Die Erfindung der Sklaverei und die spätere Industrialisierung drückte den Zuckerpreis und machte Zucker zum Massenprodukt. Der Durchschnitts-Europäer verbrauchte im 17. Jahrhundert zwei Kilo Zucker, im 18. Jahrhundert dann schon neun, und im 19. Jahrhundert über 50 Kilo. Die Risiken und Nebenwirkungen kennen wir alle vom Zahnarzt und unserem Body-Mass-Index.
Der fehlende Zucker auf dem Speiseplan ist wohl der Hauptgrund, warum Archäologen auf 600 Jahre alte Gräber stoßen, deren Bewohner oft mit intakten Gebissen prahlen. Die Auswertung archäologischer Daten aus dem Mittelalter zeigen, dass im Schnitt nur 20 Prozent der Zähne Anzeichen von Verfall aufweisen. Bei einigen Bevölkerungsgruppen des frühen 20. Jahrhunderts waren es bis zu 90 Prozent.
Das soll aber nicht bedeuten, dass Menschen im Mittelalter keine Zahnprobleme gehabt hätten. Karies und Loch im Zahn gab es trotzdem, denn nicht jeder nahm es mit der Naturschwammreinigung so genau.
„Einmal bitte den Zahn ziehen und dann seitlich die Haare stutzen.“
Menschen die im Mittelalter Zahnschmerzen hatten gingen zum Friseur, genauer gesagt zum Friseurchirurg. Zahnärzte mit Praxis, Betäubungsspritze, 3D-Scanner und beruhigenden Worten waren noch in weiter Ferne. Zähne wurden beim Friseur meist mit Zange oder Zahnschlüssel und ohne Betäubung gezogen. Eventuell war etwas Alkohol im Spiel, aber das war dann schon das Maximum an Schmerzlinderung.

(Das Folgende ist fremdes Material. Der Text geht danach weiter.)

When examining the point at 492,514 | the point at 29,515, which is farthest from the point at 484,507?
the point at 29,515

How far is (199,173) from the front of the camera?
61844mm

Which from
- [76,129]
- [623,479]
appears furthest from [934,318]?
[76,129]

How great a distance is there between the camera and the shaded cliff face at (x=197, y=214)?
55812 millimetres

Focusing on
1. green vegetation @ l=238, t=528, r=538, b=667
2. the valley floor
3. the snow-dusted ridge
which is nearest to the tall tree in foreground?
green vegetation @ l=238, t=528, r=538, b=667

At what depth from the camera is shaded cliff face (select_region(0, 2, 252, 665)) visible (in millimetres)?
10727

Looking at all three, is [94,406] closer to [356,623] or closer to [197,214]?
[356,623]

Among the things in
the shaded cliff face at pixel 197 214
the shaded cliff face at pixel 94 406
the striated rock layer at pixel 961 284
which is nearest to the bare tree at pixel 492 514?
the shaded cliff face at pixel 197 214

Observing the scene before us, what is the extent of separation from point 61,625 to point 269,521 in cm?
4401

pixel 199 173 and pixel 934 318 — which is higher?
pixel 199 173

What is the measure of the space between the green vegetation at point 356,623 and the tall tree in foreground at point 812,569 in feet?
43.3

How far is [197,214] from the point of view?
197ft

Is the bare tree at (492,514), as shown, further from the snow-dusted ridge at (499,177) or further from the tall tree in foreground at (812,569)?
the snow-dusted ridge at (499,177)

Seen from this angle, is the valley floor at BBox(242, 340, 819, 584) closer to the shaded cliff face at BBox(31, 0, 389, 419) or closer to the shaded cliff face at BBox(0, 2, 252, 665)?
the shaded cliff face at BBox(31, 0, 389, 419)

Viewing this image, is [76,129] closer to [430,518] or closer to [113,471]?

Je nach Talent des Friseurchirurgs, klappte das mit dem Ziehen mal besser mal schlechter. Oft war es mehr ein Herausbrechen der Zähne als ein Ziehen.
War mal kein Friseur zur Stelle hat der Hufschmied ausgeholfen.
Neben zahnärztlichen Arbeiten konnte man beim Friseurchirurgen übrigens auch einen Aderlass und/oder eine Amputation in Auftrag geben.
Sind wir also vom rechten Weg abgekommen?
Wenn man sich die Zahnverfall-Statistik so ansieht, könnte man das meinen. 20% Zahnverfall im Mittelalter, 90% im frühen 20. Jahrhundert. Das sind schon Zahlen die aufhorchen lassen.
Trotzdem haben, zumindest im 21. Jahrhundert, in großen Teilen der Welt die Menschen die gesündesten, saubersten und weißesten Zähne. Sie stehen auch gerader als früher, dank Zahnspangen und Aligner-Therapien.
Es ist richtig, dass Zucker Jahrhunderte lang ein bisschen als schmerzhafte Spaßbremse fungiert hat, aber auch hier üben immer mehr Menschen Verzicht, oder zumindest eine Reduzierung in Speisen und Getränken und ernähren sich generell gesünder, was sich auch auf die Zahngesundheit auswirkt. Die regelmäßige Vorsorgeuntersuchung und eine professionelle Zahnreinigung verhelfen den Zähnen dann wieder zum vollen Glanz. In diesem Sinne sind wir eigentlich auf einem ganz guten Weg.